Looking back at all this now, I realize that I should’ve tried to seek help sooner and so if at least I didn’t know what was going on, a mental health professional could have figured it out. I would definitely have sought out someone that I could have talked to since at my university and at most universities, there are countless counselors available to help students. I did deal with my anxiety by myself, which is something I would not recommend to anyone and it is something I regret.
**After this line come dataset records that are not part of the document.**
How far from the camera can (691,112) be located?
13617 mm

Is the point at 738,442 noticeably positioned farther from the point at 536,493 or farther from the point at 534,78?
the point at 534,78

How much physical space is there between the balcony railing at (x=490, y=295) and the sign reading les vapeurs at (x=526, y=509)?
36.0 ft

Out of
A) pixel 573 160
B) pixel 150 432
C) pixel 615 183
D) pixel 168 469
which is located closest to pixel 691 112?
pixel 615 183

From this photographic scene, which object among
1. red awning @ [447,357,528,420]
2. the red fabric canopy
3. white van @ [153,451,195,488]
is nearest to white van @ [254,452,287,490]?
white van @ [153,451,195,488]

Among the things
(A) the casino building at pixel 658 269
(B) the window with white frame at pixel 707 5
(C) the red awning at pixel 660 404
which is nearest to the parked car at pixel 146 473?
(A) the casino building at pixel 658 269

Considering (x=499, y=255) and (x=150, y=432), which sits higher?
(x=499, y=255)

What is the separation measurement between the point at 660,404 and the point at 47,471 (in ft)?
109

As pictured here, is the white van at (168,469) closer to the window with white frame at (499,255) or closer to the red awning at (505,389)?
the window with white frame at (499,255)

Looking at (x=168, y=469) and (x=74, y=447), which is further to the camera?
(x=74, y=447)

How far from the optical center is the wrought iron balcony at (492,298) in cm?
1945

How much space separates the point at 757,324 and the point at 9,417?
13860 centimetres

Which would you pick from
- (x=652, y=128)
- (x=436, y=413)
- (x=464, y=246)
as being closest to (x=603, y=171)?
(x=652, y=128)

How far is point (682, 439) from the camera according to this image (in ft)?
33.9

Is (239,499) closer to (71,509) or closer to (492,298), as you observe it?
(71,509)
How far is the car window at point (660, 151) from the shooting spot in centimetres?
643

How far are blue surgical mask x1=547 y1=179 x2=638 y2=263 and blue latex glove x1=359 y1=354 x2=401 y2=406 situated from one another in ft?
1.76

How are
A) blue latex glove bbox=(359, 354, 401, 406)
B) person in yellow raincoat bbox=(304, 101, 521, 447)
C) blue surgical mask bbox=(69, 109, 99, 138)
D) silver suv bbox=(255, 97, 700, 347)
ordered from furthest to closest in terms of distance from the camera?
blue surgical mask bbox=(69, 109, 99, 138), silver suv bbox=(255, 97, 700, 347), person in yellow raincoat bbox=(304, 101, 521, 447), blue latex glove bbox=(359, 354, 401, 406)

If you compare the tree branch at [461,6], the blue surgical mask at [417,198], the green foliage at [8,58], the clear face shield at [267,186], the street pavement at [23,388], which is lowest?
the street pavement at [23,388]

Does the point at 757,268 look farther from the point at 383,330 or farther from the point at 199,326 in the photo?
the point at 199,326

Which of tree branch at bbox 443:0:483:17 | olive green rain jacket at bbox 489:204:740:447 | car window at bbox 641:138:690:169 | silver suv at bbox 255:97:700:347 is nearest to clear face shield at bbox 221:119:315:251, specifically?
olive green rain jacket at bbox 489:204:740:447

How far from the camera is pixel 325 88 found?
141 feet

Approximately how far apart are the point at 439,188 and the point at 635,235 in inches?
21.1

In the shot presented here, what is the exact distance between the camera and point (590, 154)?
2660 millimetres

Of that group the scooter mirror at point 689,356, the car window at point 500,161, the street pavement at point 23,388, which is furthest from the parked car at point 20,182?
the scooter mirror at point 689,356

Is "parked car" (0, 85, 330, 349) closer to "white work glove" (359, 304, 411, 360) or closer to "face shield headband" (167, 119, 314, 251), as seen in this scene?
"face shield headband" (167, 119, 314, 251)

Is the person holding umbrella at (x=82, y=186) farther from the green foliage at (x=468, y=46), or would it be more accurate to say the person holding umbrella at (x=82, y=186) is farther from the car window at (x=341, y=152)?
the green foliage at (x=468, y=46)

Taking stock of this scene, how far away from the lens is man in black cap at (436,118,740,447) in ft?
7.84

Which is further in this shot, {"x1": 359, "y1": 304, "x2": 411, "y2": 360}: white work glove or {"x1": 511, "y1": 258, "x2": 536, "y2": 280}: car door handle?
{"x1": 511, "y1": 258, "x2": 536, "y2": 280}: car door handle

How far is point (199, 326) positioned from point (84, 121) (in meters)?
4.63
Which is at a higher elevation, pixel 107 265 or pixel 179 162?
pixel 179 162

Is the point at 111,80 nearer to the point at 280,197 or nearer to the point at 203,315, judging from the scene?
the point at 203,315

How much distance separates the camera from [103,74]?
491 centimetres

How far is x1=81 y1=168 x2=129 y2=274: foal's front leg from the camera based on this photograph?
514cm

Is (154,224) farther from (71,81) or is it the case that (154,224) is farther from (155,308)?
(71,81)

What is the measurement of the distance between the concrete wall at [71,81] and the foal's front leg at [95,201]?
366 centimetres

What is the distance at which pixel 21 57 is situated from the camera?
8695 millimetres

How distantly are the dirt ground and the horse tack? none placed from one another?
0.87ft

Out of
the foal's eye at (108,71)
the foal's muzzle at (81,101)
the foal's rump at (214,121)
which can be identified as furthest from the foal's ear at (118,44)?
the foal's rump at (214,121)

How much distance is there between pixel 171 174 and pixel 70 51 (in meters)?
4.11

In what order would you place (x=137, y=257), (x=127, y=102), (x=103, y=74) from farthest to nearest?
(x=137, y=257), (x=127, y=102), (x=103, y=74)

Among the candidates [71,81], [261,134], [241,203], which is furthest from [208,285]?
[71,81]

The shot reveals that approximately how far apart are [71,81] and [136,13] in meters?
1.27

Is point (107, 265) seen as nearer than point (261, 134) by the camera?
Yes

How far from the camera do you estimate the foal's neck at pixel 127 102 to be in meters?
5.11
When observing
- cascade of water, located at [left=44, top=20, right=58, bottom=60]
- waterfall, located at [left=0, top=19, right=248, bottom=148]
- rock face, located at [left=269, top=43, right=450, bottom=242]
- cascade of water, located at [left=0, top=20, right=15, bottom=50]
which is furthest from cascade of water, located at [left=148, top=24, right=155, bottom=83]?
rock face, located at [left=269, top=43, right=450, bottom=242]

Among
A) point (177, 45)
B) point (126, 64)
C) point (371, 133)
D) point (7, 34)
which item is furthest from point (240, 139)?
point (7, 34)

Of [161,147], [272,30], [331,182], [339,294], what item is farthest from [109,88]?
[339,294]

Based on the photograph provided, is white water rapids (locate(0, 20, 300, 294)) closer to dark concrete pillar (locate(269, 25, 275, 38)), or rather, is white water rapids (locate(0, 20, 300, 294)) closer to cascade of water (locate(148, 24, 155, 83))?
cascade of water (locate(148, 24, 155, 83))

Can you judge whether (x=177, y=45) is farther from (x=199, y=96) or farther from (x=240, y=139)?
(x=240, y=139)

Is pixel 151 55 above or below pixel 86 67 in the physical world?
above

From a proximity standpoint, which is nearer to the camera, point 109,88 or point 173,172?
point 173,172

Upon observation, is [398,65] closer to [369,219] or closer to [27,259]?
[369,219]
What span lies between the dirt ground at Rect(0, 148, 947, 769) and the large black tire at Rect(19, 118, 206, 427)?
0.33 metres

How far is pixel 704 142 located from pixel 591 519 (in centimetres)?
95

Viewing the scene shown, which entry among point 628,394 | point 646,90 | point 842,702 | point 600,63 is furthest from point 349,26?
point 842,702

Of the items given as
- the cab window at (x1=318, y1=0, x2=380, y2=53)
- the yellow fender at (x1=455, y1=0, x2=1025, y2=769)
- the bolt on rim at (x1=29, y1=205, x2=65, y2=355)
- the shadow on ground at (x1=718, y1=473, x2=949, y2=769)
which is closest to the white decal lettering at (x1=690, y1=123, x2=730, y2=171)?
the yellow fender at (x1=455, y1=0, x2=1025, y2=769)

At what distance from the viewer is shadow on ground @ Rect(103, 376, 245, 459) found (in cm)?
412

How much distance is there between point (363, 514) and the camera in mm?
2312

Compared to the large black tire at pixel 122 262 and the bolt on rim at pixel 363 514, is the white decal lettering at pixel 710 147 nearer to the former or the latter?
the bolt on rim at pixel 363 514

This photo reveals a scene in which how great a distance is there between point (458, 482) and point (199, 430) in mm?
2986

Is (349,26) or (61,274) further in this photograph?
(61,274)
To anyone who is struggling with any sort of mental health illness out there, whether it be depression or anxiety, make it your goal to talk to someone about what you are going through. Odds are someone else is going through the same thing and although it might seem daunting, seeking professional help or even taking small measures first and talking to a friend about it can make a significant positive difference in your life. I know it would have in mine.